Page:

Having used Manning's and Jurafsky's masterpieces for years, it is now
enthralling to have the chance to attend their classes, getting
my hands dirty with the classical problems, techniques and the
whole lot of details of statistical NLP.
But with time one gets to become a little agnostic with respect to
the idealisation of some method for solving a particular problem. Let me
elaborate on this. For instance, given a classification problem
and a particular complexity for a discriminating function, does
it really matter to learn the boundary with a Maximum Entropy principle
(e.g., Logistic Regression), or with a Maximum Margin criterion (e.g., Support
Vector Machine)? Will the optimised functions be much different?
Assuming that the two classifiers are successfully trained (i.e., they are
pertinently regularised, so no overfitting problems exist, and they
are still complex enough for the problem at hand, so no underfitting either),
my experience tells me that the particular learning philosophy/scheme
(MaxEnt vs. Max-Margin) is reduced to a minimum. And this
feeling (also supported by evidence) is shared with other researchers
such as Alexander Osherenko (see our
public discussion
on the Corpora-List), and Ronan Collobert, who even developed a fully
unified approach
based on Multilayer Neural Networks (MNN) as the universal learners (*) to tackle a
variety of typical NLP tasks, including Part-Of-Speech tagging, chunking,
Named Entity Recognition and Semantic Role Labelling.
In his own words: "it is often difficult to figure
out which ideas are most responsible for the state-of-the-art performance of
a large ensemble (of classifiers)". In this regard, in (Collobert, et al., 2011),
see Remark 4 (Conditional Random Fields), it is also specifically
noted how other techniques
such as CRFs have been applied to the same NLP tasks with similar results.
So there are plenty of choices to attain the same goals and the interest (IMO)
comes down to discussing the one that could best fit in the situation/problem.
To me this is synonymous with contributing to knowledge, although MNNs are
generally regarded as black boxes that lack human interpretation. In fact,
this is the seed of a critical discussion (Collobert, et al., 2011).
(*) The proposed generic neural network discovers useful features in large unlabelled
datasets, which enable it to perform close to the state-of-the-art. This approach
is presented in contrast to relying on a priori knowledge (e.g., domain heuristics).
Task-specific engineering (i.e., that does not generalise to other tasks) is
not desirable in this multiple task setting (Collobert, et al., 2011).
--
(Collobert, et al., 2011) Collobert, R., Weston, J., Bottou, L., Karlen, M.,
Kavukcuoglu, K. and Kuksa, P., "Natural Language Processing (Almost) from Scratch",
Journal of Machine Learning Research, vol. 12, pp. 2493-2537, Aug 2011.
|

Stored data:
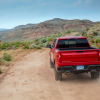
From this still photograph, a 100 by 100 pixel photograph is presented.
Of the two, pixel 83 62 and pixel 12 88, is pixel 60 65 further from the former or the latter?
pixel 12 88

Task goal:
Answer these from the NLP post:
1. Whose classes is the author now getting to attend?
2. Where did the public discussion with Alexander Osherenko take place?
3. In which journal did "Natural Language Processing (Almost) from Scratch" appear?
The listing has no role in this exercise.

Answer to this task:
1. Manning's and Jurafsky's.
2. On the Corpora-List.
3. Journal of Machine Learning Research.